▸ **TRY IT**
A single figure is wanted: the count of lines below containing the string "common".

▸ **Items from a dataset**
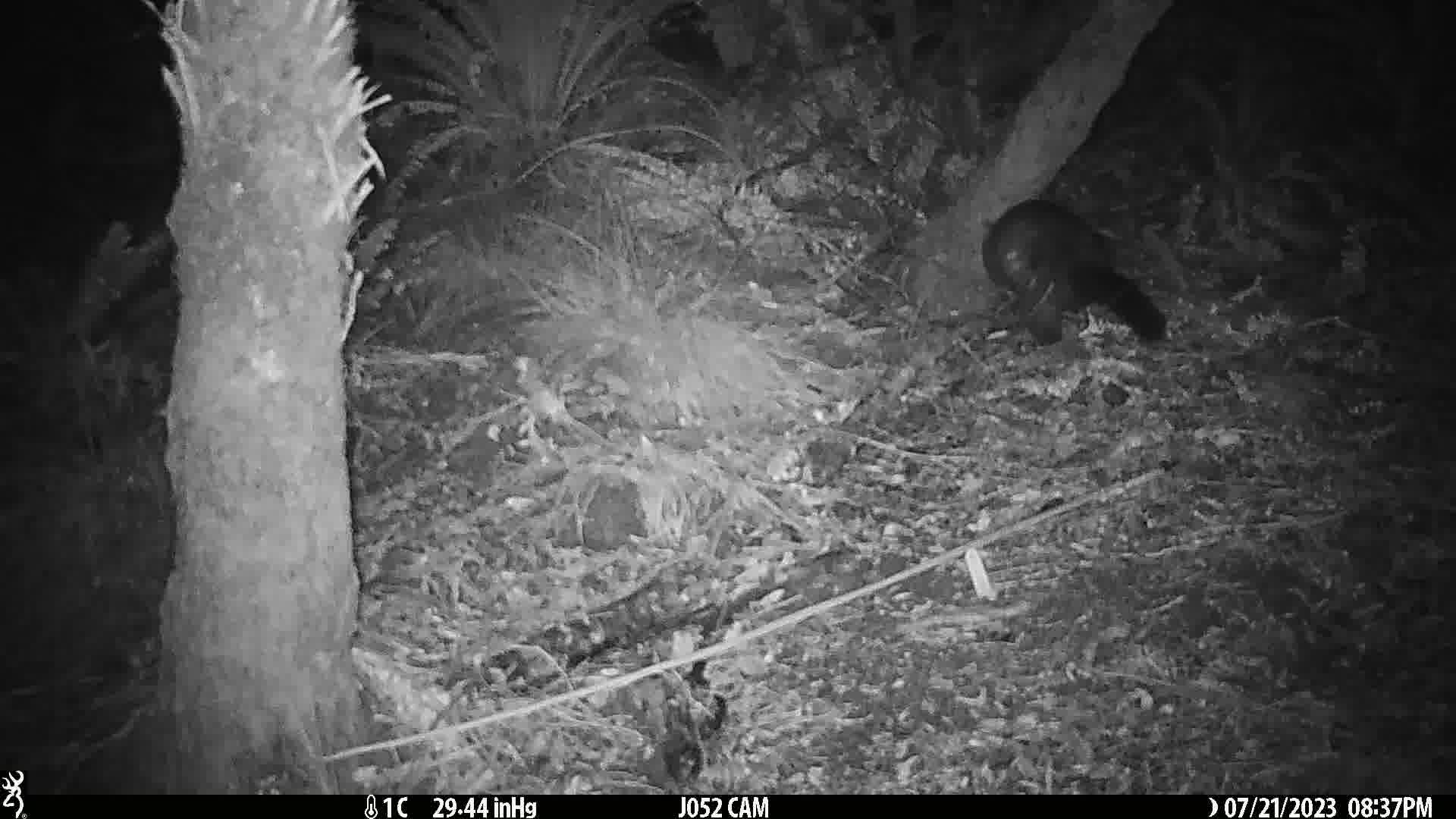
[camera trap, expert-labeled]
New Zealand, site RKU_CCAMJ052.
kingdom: Animalia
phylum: Chordata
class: Mammalia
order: Diprotodontia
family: Phalangeridae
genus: Trichosurus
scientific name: Trichosurus vulpecula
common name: common brushtail possum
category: possum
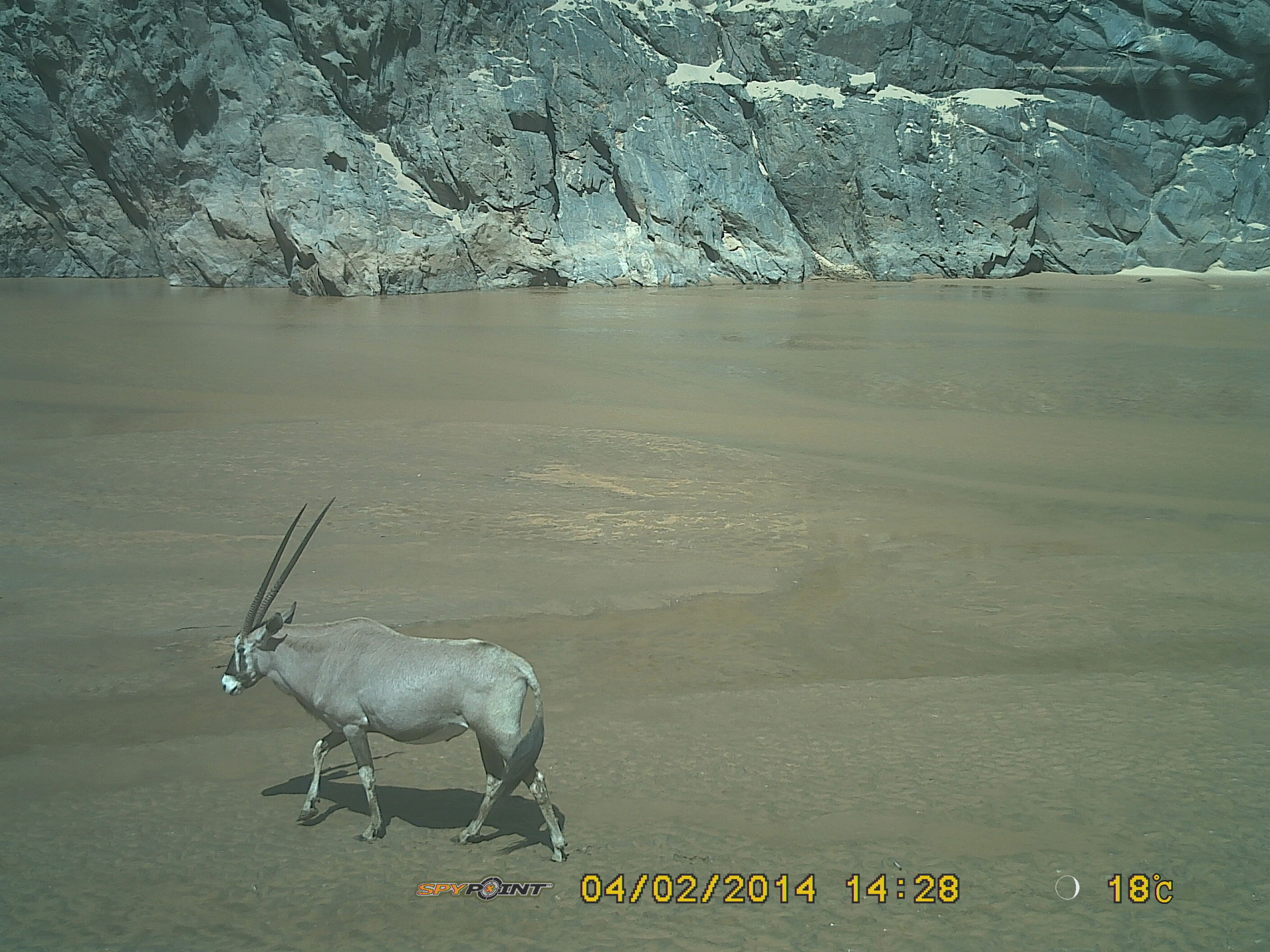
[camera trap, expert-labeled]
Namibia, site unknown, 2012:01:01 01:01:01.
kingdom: Animalia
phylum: Chordata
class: Mammalia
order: Artiodactyla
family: Bovidae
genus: Oryx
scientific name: Oryx gazella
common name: gemsbok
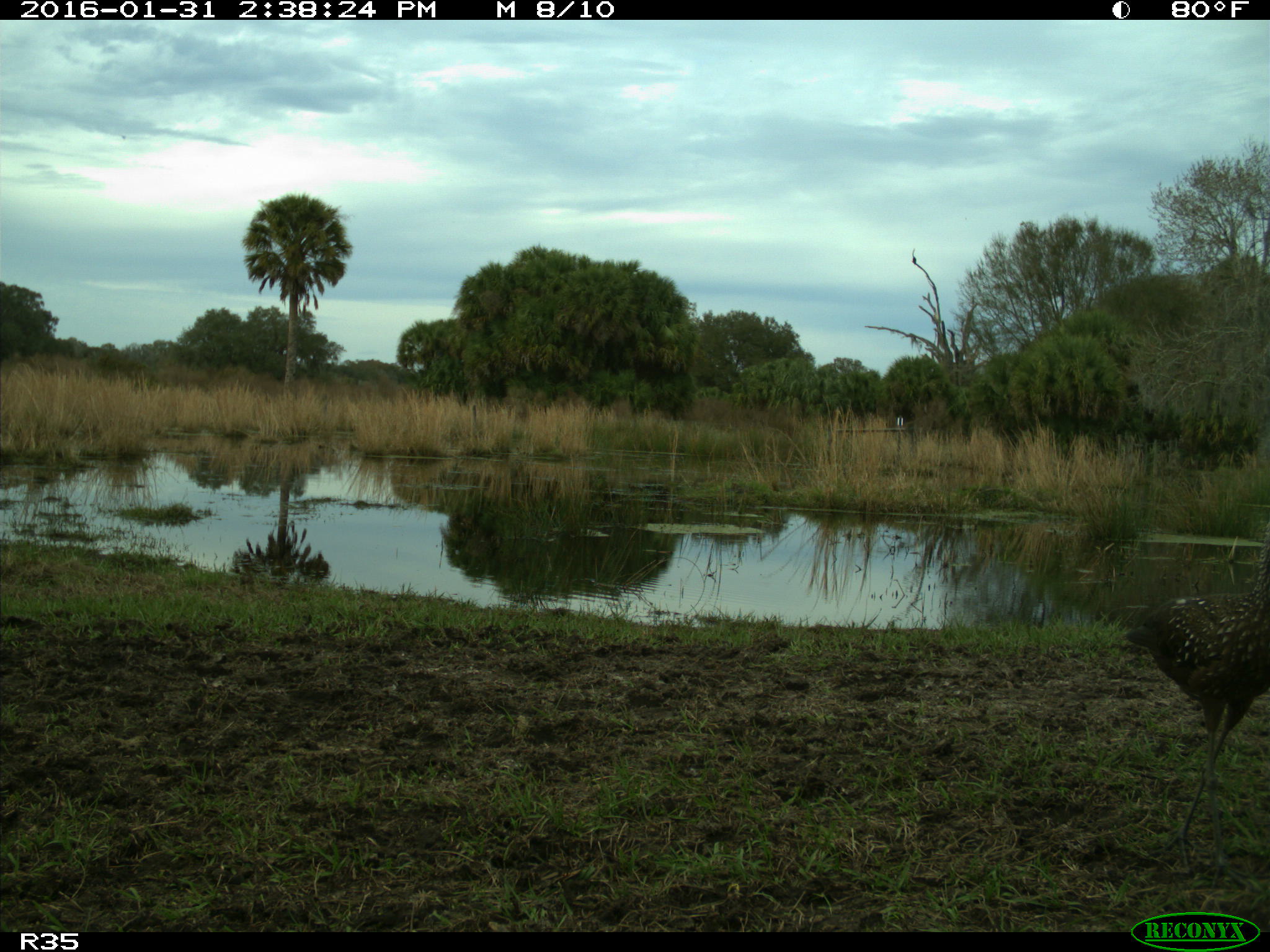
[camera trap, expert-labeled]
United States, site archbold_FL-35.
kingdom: Animalia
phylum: Chordata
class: Aves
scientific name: Aves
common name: birds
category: unidentified bird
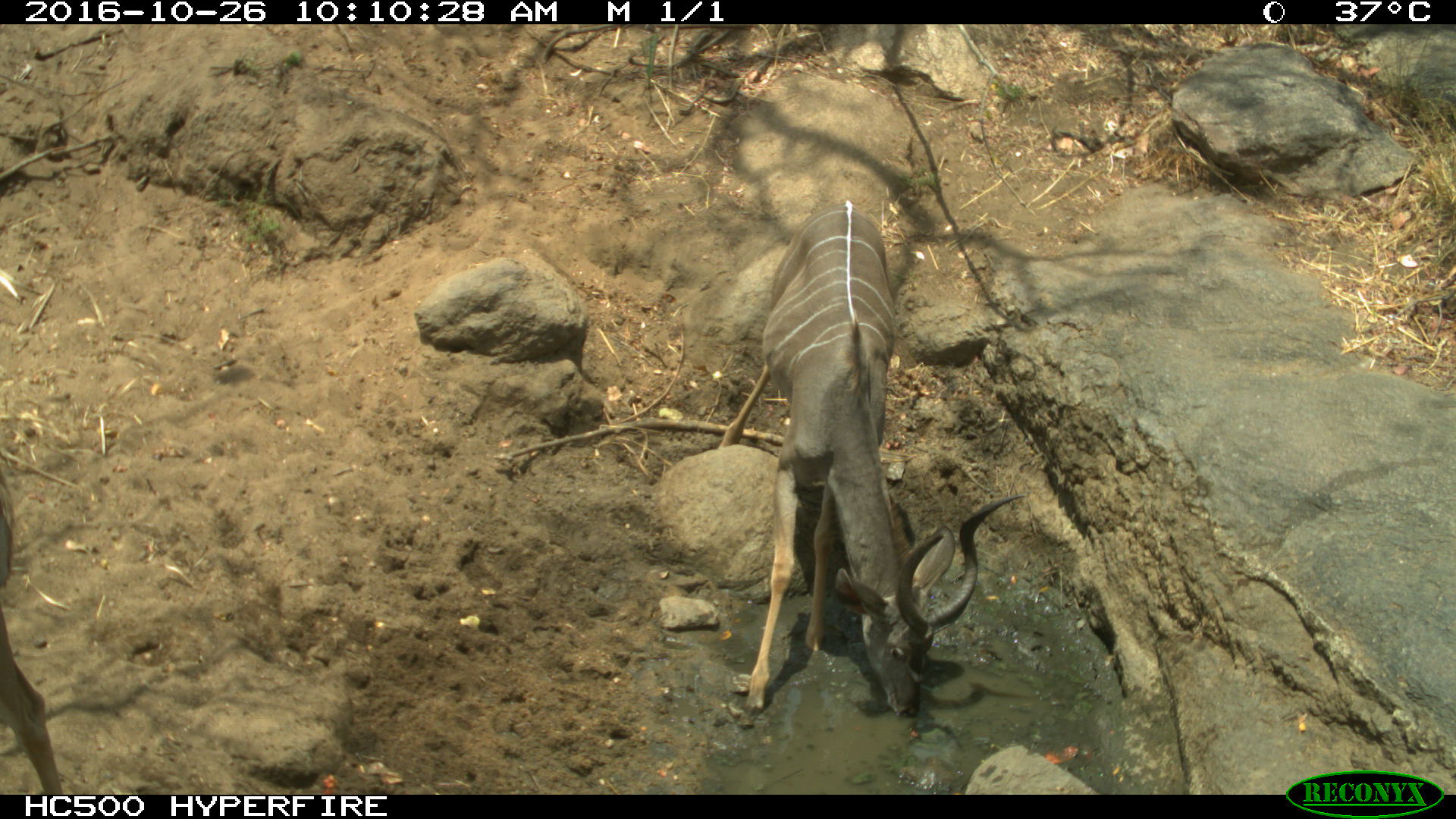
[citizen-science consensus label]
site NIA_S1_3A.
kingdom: Animalia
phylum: Chordata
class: Mammalia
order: Artiodactyla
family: Bovidae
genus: Tragelaphus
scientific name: Tragelaphus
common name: kudu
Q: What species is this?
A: Kudu (Tragelaphus).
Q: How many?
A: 1.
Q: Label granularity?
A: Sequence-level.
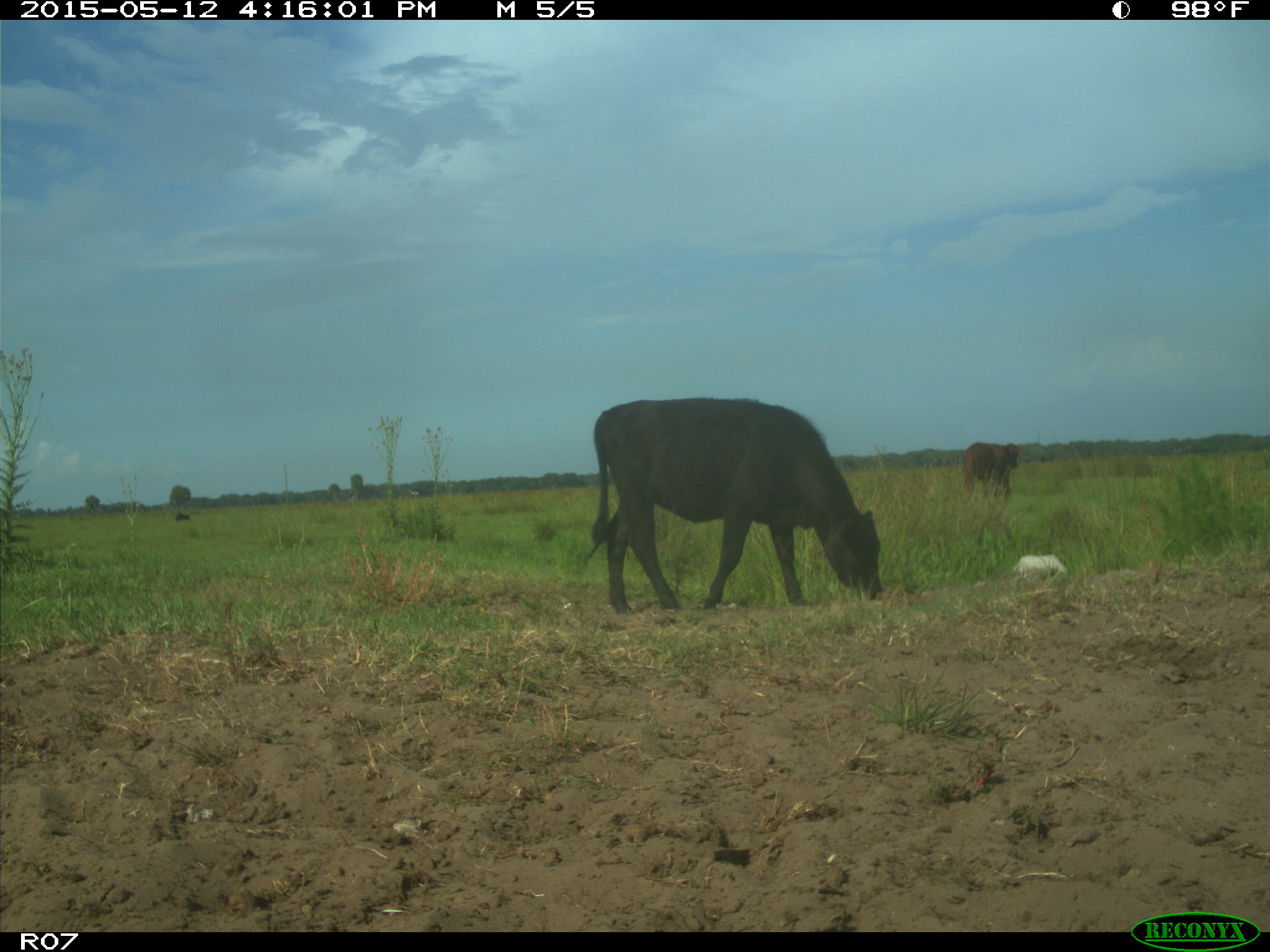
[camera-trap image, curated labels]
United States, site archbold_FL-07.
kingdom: Animalia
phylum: Chordata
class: Mammalia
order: Artiodactyla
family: Bovidae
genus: Bos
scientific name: Bos taurus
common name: domestic cow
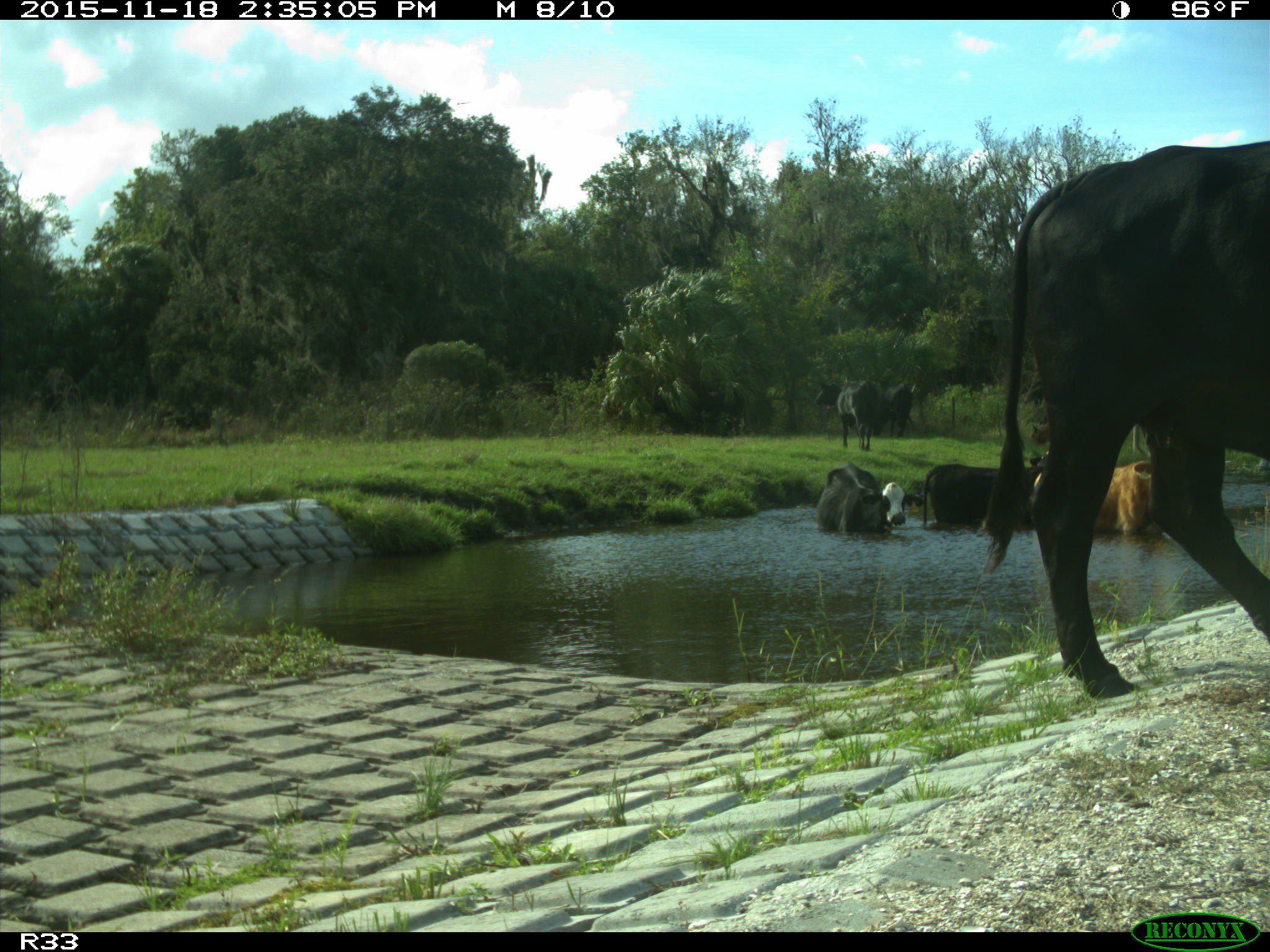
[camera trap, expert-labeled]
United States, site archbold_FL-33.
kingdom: Animalia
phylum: Chordata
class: Mammalia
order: Artiodactyla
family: Bovidae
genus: Bos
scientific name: Bos taurus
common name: domestic cow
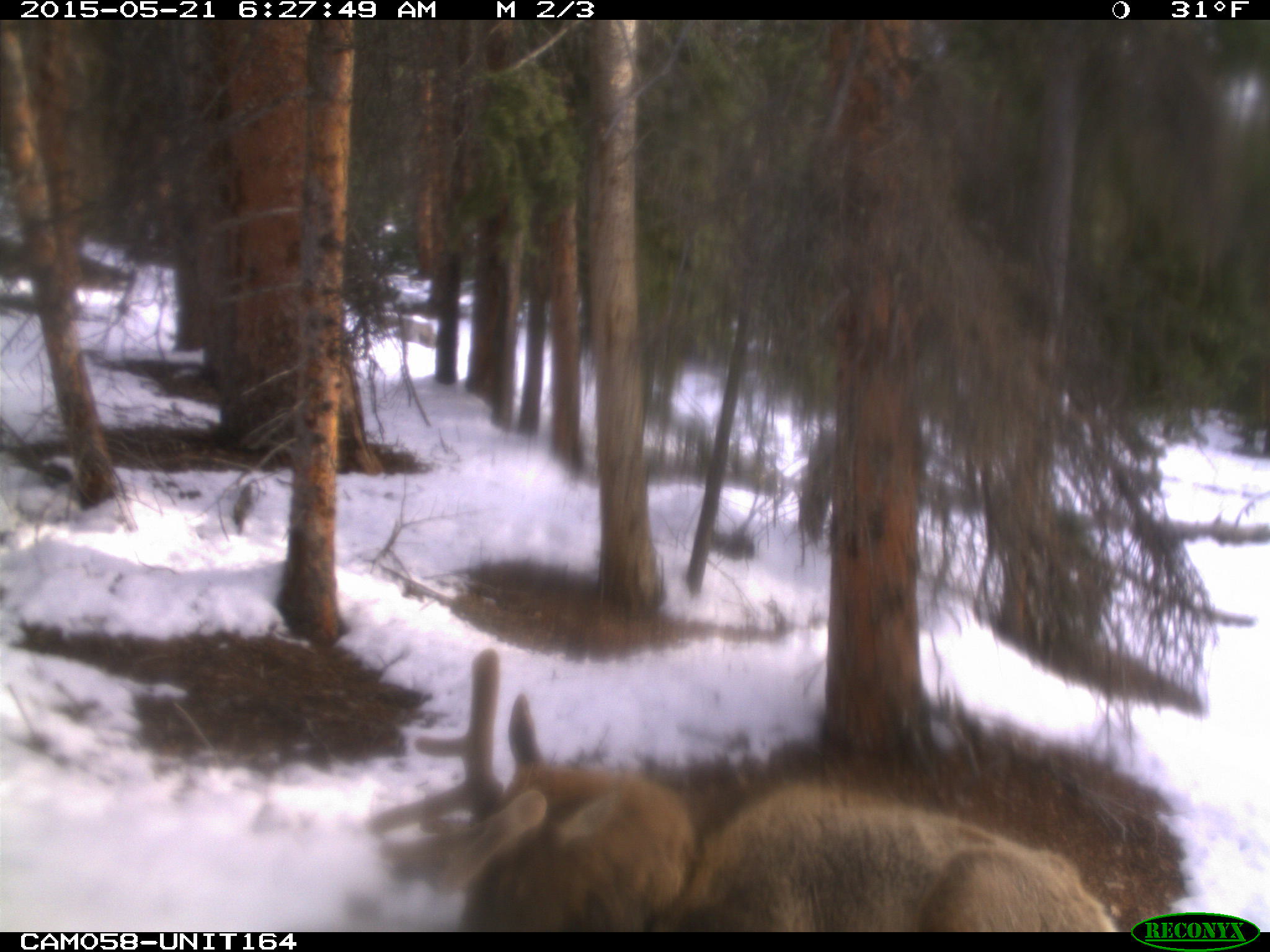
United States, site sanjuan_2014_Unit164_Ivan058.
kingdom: Animalia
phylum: Chordata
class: Mammalia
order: Artiodactyla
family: Cervidae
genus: Cervus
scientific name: Cervus elaphus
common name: red deer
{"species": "Cervus elaphus (red deer)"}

▸ **SOLUTION**
7